2. Soaking. Currently, the corn soaking method generally uses several or dozens of metal cans connected by pipes. A water pump is used to circulate the soaking water between the cans for countercurrent soaking.
3. Corn coarse crushing. Most corn coarse crushing uses a disc crusher. Coarse crushing can be done in two steps. The first time, the corn is broken into 4 to 6 pieces for germ separation; the second time, the corn is broken into more than 10 pieces, so that all the germs fall off, and the second germ separation is carried out.
4. Germ separation. At present, domestic germ separation mainly uses germ separation tanks. The advantage is that the operation is relatively stable, but the disadvantages are that it occupies a large area, consumes a lot of steel, and has low separation efficiency, generally no more than 85%.
5. Corn grinding is a mixture of corn fragments and part of the starch after the germ has been separated. In order to extract starch, it must be ground to destroy the corn cells and free starch granules to separate the fiber and bran.
6. Separation of fiber and grinding corn pieces to obtain corn paste. In addition to containing a large amount of starch, polenta also contains fiber and protein. If these substances are not removed, the quality of the starch will be affected. Usually the fiber is separated first and then the protein.

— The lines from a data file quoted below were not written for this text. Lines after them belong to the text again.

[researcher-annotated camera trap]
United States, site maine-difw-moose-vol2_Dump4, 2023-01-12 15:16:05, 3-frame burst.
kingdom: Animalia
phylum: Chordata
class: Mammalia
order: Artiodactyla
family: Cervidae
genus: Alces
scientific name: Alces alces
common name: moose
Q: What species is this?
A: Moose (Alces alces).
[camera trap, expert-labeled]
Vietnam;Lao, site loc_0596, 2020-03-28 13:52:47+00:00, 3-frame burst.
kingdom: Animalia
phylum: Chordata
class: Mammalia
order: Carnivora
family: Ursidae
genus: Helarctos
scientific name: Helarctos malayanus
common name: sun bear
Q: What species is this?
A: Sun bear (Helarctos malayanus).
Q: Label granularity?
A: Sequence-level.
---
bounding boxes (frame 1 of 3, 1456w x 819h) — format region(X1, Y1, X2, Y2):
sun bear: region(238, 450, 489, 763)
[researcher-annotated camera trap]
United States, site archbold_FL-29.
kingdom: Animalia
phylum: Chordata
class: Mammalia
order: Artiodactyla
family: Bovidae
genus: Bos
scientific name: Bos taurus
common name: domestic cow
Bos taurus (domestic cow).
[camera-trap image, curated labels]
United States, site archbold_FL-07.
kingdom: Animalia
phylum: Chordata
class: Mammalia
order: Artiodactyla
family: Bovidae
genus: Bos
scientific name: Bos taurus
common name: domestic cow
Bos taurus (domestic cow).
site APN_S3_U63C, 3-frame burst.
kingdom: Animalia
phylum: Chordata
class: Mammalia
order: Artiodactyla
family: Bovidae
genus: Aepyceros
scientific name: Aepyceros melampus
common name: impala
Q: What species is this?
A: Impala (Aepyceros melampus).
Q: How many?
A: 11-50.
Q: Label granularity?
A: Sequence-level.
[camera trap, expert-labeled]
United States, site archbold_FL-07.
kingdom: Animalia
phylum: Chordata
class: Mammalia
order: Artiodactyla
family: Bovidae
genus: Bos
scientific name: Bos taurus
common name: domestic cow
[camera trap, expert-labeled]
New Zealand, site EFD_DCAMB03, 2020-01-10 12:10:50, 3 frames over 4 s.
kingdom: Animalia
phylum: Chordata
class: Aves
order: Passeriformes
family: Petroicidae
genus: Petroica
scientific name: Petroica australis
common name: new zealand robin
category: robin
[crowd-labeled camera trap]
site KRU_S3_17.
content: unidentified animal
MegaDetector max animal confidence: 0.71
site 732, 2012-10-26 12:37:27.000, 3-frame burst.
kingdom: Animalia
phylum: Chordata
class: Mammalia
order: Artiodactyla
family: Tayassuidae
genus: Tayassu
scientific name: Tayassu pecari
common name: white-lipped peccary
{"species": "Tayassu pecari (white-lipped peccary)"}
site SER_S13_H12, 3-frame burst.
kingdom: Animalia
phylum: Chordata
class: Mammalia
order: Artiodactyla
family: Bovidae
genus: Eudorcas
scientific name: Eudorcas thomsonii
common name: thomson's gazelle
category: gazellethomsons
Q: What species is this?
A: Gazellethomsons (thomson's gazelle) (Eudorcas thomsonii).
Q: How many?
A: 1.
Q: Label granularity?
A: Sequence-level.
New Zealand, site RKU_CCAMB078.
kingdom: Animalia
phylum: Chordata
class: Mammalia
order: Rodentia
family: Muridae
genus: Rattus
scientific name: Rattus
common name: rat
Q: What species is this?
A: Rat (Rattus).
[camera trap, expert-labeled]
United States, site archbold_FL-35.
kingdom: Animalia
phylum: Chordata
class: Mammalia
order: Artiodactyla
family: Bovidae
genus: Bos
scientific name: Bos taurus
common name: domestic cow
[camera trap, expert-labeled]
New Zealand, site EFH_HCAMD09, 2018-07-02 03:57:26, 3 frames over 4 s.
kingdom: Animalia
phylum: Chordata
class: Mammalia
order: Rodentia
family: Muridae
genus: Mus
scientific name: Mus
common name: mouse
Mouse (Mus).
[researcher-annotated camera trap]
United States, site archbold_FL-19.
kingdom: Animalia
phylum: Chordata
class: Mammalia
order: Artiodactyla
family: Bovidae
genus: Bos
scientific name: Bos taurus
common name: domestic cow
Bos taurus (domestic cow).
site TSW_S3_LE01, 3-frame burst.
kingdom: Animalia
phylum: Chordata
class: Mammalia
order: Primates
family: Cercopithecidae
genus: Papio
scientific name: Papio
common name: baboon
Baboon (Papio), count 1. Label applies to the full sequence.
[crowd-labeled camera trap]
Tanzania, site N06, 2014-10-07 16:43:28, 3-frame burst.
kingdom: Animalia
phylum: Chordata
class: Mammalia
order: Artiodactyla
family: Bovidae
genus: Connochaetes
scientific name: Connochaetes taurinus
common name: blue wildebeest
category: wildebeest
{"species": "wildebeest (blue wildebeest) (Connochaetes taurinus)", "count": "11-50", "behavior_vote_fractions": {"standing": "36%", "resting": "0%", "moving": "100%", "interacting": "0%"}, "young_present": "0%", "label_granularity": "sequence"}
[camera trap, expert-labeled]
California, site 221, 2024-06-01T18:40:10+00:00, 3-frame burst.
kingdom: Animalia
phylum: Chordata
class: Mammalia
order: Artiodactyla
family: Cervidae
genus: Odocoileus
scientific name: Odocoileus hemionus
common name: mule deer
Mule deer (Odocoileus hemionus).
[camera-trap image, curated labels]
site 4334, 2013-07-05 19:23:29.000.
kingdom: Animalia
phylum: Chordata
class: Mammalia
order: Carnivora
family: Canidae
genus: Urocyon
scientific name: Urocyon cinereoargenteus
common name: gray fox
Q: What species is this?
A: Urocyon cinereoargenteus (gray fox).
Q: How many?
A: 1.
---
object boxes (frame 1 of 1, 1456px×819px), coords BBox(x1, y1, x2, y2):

7. Protein separation. The starch milk obtained by crushing corn and separating fibers contains not only a large amount of starch, but also protein, fat, etc., and is a mixed suspension of several substances. Although the particles of these substances are very small, they have different specific gravity. Therefore, the protein can be separated by specific gravity sorting. A simple device for separating proteins is a flow cell.
8. Cleaning. After the protein is separated from the starch milk, it usually contains some water-soluble impurities. In order to improve the purity of starch, it must be cleaned. Repeat this 2-3 times to obtain purer starch.
9. Dehydration. The washed starch has a high moisture content and cannot be dried directly. It must first be dehydrated. Generally, a centrifuge can be used for dehydration.
10. The wet starch obtained after drying and dehydration still has high moisture. This wet starch can be shipped as a finished product. In order to facilitate transportation and storage, it is best to carry out drying treatment to reduce the moisture content to less than 12%. The dried starch is often very irregular in particle size and must be finished before it can become finished starch.